Place the end parallel to the direction of travel of the flight
When accelerating the placement, the flat secondary coil is always
The flat secondary coil
The connection part that electrically connects with the corresponding stationary primary coil
Electromagnetic accelerators arranged so that the space between them is as small as possible . 2. The electromagnetic accelerator according to claim 1 , wherein the surface of the stationary primary coil is curved.

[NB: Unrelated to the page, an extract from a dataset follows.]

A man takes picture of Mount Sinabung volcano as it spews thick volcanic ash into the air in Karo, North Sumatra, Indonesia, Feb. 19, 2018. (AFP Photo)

Wherein at least one stationary primary coil comprises two or more layers, wherein at least one flat secondary coil comprises one or more layers, small distance between the layers is maintained Item 1. The electromagnetic acceleration device according to Item 1 . 4. The method of claim 1 in which at least one flat secondary coil is energized in advance when the flying device is stationary
The electromagnetic accelerator described in. 5. The electromagnetic accelerator according to claim 1, wherein at least one stationary primary coil is configured as a multi-conductor coil device. 6. The stationary coil device is a transfer device for the flying device.
The dynamic direction, comprises a plurality of stationary primary coil disposed along a stationary coil system, electromagnetic acceleration according to claim 1 for reducing hand as the number of turns of the stationary primary coil is advanced in the direction of movement of the flying device apparatus. 7. A flat coil electromagnetic accelerator for accelerating the object body, a guide means for guiding the object body to be accelerated at least first and second sides
A guide means for the purpose body so as to move between these side portions Te, first and respectively along physician to a second side of said guide means
While a least one primary coil means for have a first and second flat primary coils versus countercurrent placed together
First and second primary coil unit field formed <br/> extending between the sides of the guide hand stage is arranged movably between the first and second sides of the draft in the unit to have at least one flat secondary coil in contact with the object body to be accelerated 2 Tsugiko
In the flat coil electromagnetic accelerator apparatus and a secondary coil means for forming an acceleration force of the object body interacts with the magnetic field of the at least one primary coil means a yl means, the flat primary and secondary coils planes are parallel to each other in pairs in the direction of movement of the along the Hare object body in the guide means, the length and width of the flat primary and secondary coils are almost equal symmetrical configuration, respectively, each of the first and second The spacing between the flat primary coil and at least one flat secondary coil is accelerated
A flat coil electromagnetic accelerator that is small with respect to the transverse direction of the moving object.